Per partecipare al concorso è necessario avere l’abilitazione all’insegnamento. Gli aspiranti docenti della scuola secondaria possono accedere anche con un titolo di studio adeguato, purché abbiano maturato almeno tre anni di servizio nell’ultimo quinquennio o abbiano acquisito i 24 CFU/CFA richiesti dalla normativa vigente. Un ulteriore punto da sottolineare è che possono presentare domanda con riserva anche coloro che sono ancora in fase di completamento degli itinerari abilitanti programmati per l’anno accademico 2023/2024; un’opportunità che riflette l’intento di ampliare la partecipazione a questo importante concorso.

Particolare attenzione viene data ai posti di sostegno, per i quali è richiesta specifica specializzazione. Questo requisito è fondamentale per garantire un supporto adeguato agli studenti con difficoltà, essenziale per costruire un ambiente di apprendimento inclusivo.

Fasi del concorso

Le procedure concorsuali si compongono di tre fasi distinte e gestite a livello regionale. La prima fase è una prova scritta computer-based, costituita da 50 quesiti a risposta multipla da completare in 100 minuti. Questa fase mira a valutare competenze in ambito pedagogico, psicopedagogico, nonché conoscenze in materia di didattica, digitale e lingua inglese. È essenziale che i candidati rispettino i requisiti di idoneità per accedere a questa prova.

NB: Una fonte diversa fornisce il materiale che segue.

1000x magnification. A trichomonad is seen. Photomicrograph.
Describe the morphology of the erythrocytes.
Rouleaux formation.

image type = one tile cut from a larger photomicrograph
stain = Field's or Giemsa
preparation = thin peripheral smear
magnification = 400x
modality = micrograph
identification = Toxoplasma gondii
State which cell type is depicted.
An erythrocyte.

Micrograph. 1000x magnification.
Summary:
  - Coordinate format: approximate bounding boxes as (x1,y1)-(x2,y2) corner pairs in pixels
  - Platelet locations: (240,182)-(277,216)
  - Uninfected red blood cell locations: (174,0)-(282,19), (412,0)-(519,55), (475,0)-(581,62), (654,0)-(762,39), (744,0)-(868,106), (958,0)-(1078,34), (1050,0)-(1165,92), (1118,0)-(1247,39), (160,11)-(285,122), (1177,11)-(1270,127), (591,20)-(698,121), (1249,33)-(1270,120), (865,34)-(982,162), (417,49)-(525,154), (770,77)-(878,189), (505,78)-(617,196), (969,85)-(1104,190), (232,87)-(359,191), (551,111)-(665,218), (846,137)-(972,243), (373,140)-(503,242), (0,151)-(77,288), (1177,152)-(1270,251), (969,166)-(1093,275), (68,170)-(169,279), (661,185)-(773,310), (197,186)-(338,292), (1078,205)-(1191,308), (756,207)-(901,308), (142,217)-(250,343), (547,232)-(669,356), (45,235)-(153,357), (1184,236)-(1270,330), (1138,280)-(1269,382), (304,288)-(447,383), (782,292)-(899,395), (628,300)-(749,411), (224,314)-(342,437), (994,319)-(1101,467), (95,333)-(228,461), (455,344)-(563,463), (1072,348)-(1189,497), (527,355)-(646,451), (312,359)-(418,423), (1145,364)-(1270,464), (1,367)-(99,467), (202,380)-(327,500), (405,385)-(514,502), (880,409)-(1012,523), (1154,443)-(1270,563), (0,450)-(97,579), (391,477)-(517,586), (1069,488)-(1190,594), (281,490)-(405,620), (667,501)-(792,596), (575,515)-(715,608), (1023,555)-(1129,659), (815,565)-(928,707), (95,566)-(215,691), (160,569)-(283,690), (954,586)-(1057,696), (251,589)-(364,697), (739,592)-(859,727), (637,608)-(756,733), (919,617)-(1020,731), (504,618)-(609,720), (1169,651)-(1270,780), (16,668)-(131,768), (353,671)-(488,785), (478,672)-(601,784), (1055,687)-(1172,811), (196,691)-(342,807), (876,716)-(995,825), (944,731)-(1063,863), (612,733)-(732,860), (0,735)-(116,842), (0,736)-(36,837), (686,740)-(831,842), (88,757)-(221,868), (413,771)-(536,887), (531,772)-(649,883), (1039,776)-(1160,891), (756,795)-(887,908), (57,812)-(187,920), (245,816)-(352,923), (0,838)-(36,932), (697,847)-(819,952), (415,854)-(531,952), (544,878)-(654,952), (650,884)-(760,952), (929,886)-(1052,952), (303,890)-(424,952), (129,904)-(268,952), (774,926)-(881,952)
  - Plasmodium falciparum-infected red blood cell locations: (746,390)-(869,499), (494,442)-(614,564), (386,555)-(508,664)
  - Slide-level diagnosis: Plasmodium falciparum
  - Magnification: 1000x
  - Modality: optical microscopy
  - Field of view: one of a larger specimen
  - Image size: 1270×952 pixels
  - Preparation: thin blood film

La seconda fase consiste in una prova orale, incentrata sull’accertamento delle competenze specifiche del candidato e sulla capacità di progettazione didattica. Solo chi supera la prova scritta con almeno 70/100 avrà accesso a questo step, limitato al triplo della quantità di posti disponibili per ciascuna regione e classe di concorso.

Infine, la terza fase prevede una valutazione dei titoli per coloro che hanno superato la prova orale con un punteggio minimo di 70/100. Questo approccio selettivo assicura che i candidati che proseguono nel processo siano ben qualificati e pronti ad affrontare le sfide del mondo educativo.

Le graduatorie dei vincitori saranno redatte in base ai posti disponibili nelle singole regioni e classi di concorso, con l’obiettivo di completare le procedure entro l’estate, per consentire alle assunzioni di partire dal 1° settembre 2025.

Modalità di presentazione della domanda

Per chi desidera partecipare al concorso, la presentazione della domanda avviene tramite i portali ufficiali. Gli interessati potranno utilizzare www.inpa.gov.it sia per la scuola secondaria che per quelle dell’infanzia e primaria. È fondamentale disporre delle credenziali per l’accesso al Sistema Pubblico di Identità Digitale o della Carta di Identità Elettronica . Inoltre, gli aspiranti devono essere abilitati al servizio ‘Istanze on line‘, un passaggio essenziale per garantire una corretta gestione delle domande.

Questo concorso rappresenta un’importante occasione non solo per coloro che cercano un posto nel settore dell’istruzione, ma anche per rafforzare il sistema educativo italiano, rendendolo più preparato ad affrontare le sfide del futuro.